Data entries:
• • • •
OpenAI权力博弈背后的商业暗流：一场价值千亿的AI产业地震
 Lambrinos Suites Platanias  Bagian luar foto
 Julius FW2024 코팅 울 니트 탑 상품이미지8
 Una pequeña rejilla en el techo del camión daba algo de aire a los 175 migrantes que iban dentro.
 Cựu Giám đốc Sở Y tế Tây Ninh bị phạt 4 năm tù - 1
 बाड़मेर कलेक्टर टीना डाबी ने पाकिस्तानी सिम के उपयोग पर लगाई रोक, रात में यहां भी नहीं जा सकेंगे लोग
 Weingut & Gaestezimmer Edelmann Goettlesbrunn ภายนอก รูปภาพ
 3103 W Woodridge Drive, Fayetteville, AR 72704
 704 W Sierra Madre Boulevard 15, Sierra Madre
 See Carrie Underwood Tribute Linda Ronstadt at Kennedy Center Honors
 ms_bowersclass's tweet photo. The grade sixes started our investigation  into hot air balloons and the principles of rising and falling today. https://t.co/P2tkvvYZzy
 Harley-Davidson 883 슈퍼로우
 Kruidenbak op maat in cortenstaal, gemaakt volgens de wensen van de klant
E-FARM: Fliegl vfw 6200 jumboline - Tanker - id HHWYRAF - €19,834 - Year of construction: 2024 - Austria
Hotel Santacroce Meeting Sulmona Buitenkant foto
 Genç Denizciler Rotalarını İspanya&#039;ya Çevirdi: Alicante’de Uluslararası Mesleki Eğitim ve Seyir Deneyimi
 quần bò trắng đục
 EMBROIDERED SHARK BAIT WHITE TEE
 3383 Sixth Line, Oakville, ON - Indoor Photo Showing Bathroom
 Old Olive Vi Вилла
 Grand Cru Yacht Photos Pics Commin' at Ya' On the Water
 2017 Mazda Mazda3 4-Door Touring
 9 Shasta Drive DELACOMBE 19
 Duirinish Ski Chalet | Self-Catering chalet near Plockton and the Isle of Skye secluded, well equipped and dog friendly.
• • • •
▸ HOW TO COMPLETE THIS TASK
Write out all of the material above again, swapping each "Drive" for "Road" and keeping everything else the same.

▸ EXERCISE OUTPUT
OpenAI权力博弈背后的商业暗流：一场价值千亿的AI产业地震
 Lambrinos Suites Platanias  Bagian luar foto
 Julius FW2024 코팅 울 니트 탑 상품이미지8
 Una pequeña rejilla en el techo del camión daba algo de aire a los 175 migrantes que iban dentro.
 Cựu Giám đốc Sở Y tế Tây Ninh bị phạt 4 năm tù - 1
 बाड़मेर कलेक्टर टीना डाबी ने पाकिस्तानी सिम के उपयोग पर लगाई रोक, रात में यहां भी नहीं जा सकेंगे लोग
 Weingut & Gaestezimmer Edelmann Goettlesbrunn ภายนอก รูปภาพ
 3103 W Woodridge Road, Fayetteville, AR 72704
 704 W Sierra Madre Boulevard 15, Sierra Madre
 See Carrie Underwood Tribute Linda Ronstadt at Kennedy Center Honors
 ms_bowersclass's tweet photo. The grade sixes started our investigation  into hot air balloons and the principles of rising and falling today. https://t.co/P2tkvvYZzy
 Harley-Davidson 883 슈퍼로우
 Kruidenbak op maat in cortenstaal, gemaakt volgens de wensen van de klant
E-FARM: Fliegl vfw 6200 jumboline - Tanker - id HHWYRAF - €19,834 - Year of construction: 2024 - Austria
Hotel Santacroce Meeting Sulmona Buitenkant foto
 Genç Denizciler Rotalarını İspanya&#039;ya Çevirdi: Alicante’de Uluslararası Mesleki Eğitim ve Seyir Deneyimi
 quần bò trắng đục
 EMBROIDERED SHARK BAIT WHITE TEE
 3383 Sixth Line, Oakville, ON - Indoor Photo Showing Bathroom
 Old Olive Vi Вилла
 Grand Cru Yacht Photos Pics Commin' at Ya' On the Water
 2017 Mazda Mazda3 4-Door Touring
 9 Shasta Road DELACOMBE 19
 Duirinish Ski Chalet | Self-Catering chalet near Plockton and the Isle of Skye secluded, well equipped and dog friendly.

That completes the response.